### Work request:
Please reproduce everything in the forum thread below about favorite historically influenced pieces, from "## HCE (Jul" down to "blew me away.", without altering a single word.

***** Exercise text *****

# Your favorite historical influenced pieces



## HCE (Jul 27, 2018)

What are your favorite pieces based on historical scenarios? I recently listened to Moses und Aron by Schoenberg and it blew me away.


----------



## Art Rock (Nov 28, 2009)

Historical is not what I would call Moses and Aaron.

I'm thinking more of something like Prokofiev's cantata Alexander Nevsky.


----------



## WildThing (Feb 21, 2017)

Mussorgsky's Boris Godunov, Adam's Nixon in China...


----------



## derin684 (Feb 14, 2018)

Not exactly historical, but Shostakovich's 8th quartet, Prokofiev's "War Sonatas" were composed under the influence of historical events(not historical in their time) and they are so beatiful. 


Other than that, do Bach's religious works count(such as Cantatas,Passions,Masses)?


----------



## David Phillips (Jun 26, 2017)

Meyerbeer's Les Huguenots - historically doubtful but great fun.


----------



## Mandryka (Feb 22, 2013)

...............


----------



## mbhaub (Dec 2, 2016)

One of my favorites is a real rarity: *The Homeric Symphony by Lodewijk Mortelmans*. It's a long (43 min) impression of ideas taken from the Iliad and Odyssey - but it's really just a well written, tuneful, gorgeously orchestrated symphony that should be better known.


----------



## Bulldog (Nov 21, 2013)

Mandryka said:


> Biber's History Sonatas maybe


That's a cute one.


----------

***** Provided material *****

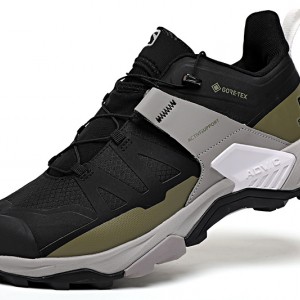 살로몬 X 울트라 4 gTX  런닝화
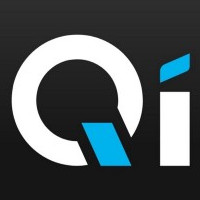 BENQI|QI_QI币价格_QI最新价格_QI交易所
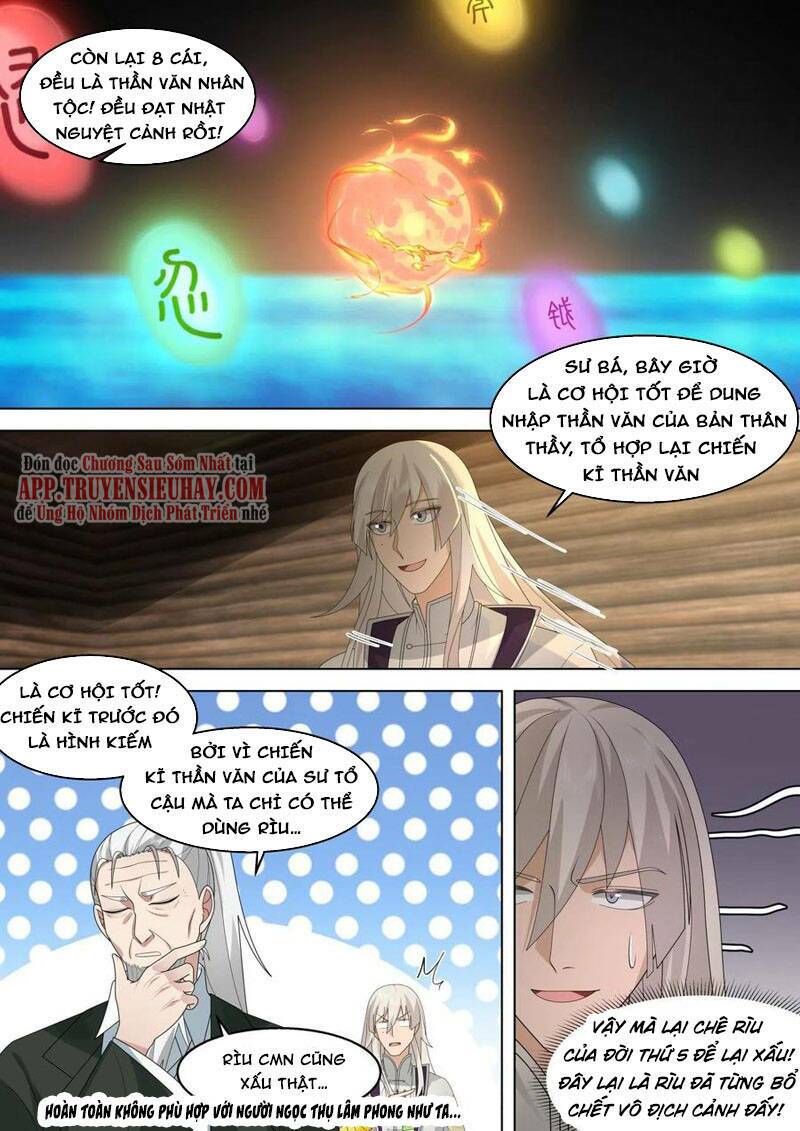Chương 347 - Trang 4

*****

### Your response:
## HCE (Jul 27, 2018)

What are your favorite pieces based on historical scenarios? I recently listened to Moses und Aron by Schoenberg and it blew me away.